*EXTRACT*
#####

= Section 13 of the Constitution of Australia =

Section 13 of the Constitution of Australia provides for three aspects of the terms of members of the Australian Senate: the timing of elections, the commencement date of their terms and for the Senate to allocate long (six-year) and short (three-year) terms following a double dissolution of the Parliament of Australia. While members of the House of Representatives and territory senators have a maximum three-year term, state senators have a fixed six-year term, subject only to the parliament being dissolved by a double dissolution.

==Timing of elections and commencement of terms==
Senate elections must be held in the 12 months prior to the expiry of the fixed term of the senate. The constitution originally provided for senate terms on calendar years, beginning on 1 January and ending on 31 December 6 years later. The 1906 referendum changed the terms to begin on 1 July and end on 30 June, primarily to enable simultaneous elections to be held in March. The amendments were passed, being approved by 82.65% of voters with a majority in all six states. Despite the intention to hold elections in March, the first such Federal election was March 1983. The changes made to section 13 in 1906 are:

As soon as may be after the Senate first meets and after each first meeting of the Senate following a dissolution thereof, the Senate shall divide the senators chosen for each State into two classes, as nearly equal in number as practicable and the places of the senators of the first class shall become vacant at the expiration of the third year three years, and the places of those of the second class at the expiration of the sixth year six years, from the beginning of their term of service and afterwards the places of senators shall be vacant at the expiration of six years from the beginning of their term of service.

The election to fill vacant places shall be made in the year at the expiration of which within one year before the places are to become vacant.

#####

*WORK INSTRUCTIONS*
a – From the article on Section 13, extract the passage from "Section 13 of the Constitution of Australia provides" up to and including "a double dissolution.".
b – Answer these questions using the article on Section 13:
(i) What kind of term do state senators have, and how long is it?
(ii) What percentage of voters approved the 1906 referendum amendments?
(iii) On what date did senate terms originally begin under the constitution?

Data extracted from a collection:
#####

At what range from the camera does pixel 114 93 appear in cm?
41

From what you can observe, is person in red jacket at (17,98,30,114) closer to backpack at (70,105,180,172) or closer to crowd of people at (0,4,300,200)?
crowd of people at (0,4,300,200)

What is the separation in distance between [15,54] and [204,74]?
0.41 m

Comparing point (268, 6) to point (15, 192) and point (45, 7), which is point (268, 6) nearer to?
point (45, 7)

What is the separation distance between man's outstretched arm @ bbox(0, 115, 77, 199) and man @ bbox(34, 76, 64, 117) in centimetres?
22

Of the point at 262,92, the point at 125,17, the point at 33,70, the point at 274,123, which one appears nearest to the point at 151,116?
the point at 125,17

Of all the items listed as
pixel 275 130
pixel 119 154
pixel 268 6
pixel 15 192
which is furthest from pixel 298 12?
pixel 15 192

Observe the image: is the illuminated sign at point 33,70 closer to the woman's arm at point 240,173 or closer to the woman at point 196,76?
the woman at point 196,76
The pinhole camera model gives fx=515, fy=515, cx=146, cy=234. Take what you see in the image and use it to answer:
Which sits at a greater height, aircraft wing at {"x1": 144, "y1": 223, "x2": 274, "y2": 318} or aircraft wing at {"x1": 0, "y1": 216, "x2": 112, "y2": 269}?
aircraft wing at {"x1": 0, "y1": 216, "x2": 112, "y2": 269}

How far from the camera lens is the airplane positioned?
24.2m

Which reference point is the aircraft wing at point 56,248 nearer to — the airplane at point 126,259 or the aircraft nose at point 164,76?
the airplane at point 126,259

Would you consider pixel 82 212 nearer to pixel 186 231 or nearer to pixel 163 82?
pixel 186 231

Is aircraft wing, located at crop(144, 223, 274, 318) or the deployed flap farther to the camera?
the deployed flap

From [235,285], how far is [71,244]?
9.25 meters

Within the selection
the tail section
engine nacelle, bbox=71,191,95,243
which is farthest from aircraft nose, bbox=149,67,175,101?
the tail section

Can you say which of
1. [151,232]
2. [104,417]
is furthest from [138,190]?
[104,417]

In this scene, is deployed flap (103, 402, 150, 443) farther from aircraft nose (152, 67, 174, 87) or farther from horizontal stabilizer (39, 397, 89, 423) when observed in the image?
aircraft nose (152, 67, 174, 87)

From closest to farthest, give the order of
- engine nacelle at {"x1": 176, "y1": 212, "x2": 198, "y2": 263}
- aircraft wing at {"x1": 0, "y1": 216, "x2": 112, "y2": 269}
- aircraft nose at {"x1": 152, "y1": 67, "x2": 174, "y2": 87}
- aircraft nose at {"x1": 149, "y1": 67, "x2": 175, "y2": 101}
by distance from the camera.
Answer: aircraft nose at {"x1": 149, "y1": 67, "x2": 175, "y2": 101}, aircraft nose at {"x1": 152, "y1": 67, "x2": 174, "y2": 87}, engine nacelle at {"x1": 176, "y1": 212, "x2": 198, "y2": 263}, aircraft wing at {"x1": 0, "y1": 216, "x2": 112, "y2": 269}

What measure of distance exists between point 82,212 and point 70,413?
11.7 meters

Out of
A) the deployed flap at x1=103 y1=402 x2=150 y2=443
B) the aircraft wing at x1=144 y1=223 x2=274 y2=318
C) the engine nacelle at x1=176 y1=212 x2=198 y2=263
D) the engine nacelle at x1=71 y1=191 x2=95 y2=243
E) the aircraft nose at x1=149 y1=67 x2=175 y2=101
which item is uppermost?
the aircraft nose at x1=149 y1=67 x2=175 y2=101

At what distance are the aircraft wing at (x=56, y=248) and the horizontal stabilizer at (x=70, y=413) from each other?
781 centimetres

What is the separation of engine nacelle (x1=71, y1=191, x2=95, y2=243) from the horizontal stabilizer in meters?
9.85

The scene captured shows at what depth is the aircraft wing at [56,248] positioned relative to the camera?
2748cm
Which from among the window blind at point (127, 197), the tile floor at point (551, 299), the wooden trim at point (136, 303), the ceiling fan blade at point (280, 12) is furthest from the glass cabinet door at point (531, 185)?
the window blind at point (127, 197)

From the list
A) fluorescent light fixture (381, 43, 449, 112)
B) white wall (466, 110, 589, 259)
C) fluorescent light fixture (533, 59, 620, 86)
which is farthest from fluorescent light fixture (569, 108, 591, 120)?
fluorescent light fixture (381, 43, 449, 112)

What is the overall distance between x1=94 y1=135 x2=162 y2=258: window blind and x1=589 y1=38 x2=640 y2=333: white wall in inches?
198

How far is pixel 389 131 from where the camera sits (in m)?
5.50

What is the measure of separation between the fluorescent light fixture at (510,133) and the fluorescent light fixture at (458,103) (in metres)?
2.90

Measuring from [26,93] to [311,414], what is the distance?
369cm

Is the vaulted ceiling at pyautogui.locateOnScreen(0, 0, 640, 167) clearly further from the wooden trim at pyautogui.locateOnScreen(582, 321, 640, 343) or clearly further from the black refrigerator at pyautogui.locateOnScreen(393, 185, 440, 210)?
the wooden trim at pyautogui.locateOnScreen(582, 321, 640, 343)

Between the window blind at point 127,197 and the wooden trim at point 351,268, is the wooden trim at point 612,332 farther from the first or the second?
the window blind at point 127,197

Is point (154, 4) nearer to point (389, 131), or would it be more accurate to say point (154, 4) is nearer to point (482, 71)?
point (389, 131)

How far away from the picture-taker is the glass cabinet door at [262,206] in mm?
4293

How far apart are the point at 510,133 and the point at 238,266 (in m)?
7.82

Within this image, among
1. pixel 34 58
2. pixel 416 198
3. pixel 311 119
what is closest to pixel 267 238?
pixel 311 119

#####

*FINAL ANSWERS*
a –
Section 13 of the Constitution of Australia provides for three aspects of the terms of members of the Australian Senate: the timing of elections, the commencement date of their terms and for the Senate to allocate long (six-year) and short (three-year) terms following a double dissolution of the Parliament of Australia. While members of the House of Representatives and territory senators have a maximum three-year term, state senators have a fixed six-year term, subject only to the parliament being dissolved by a double dissolution.

b –
(i) State senators have a fixed six-year term.
(ii) 82.65% of voters approved them.
(iii) Senate terms originally began on 1 January.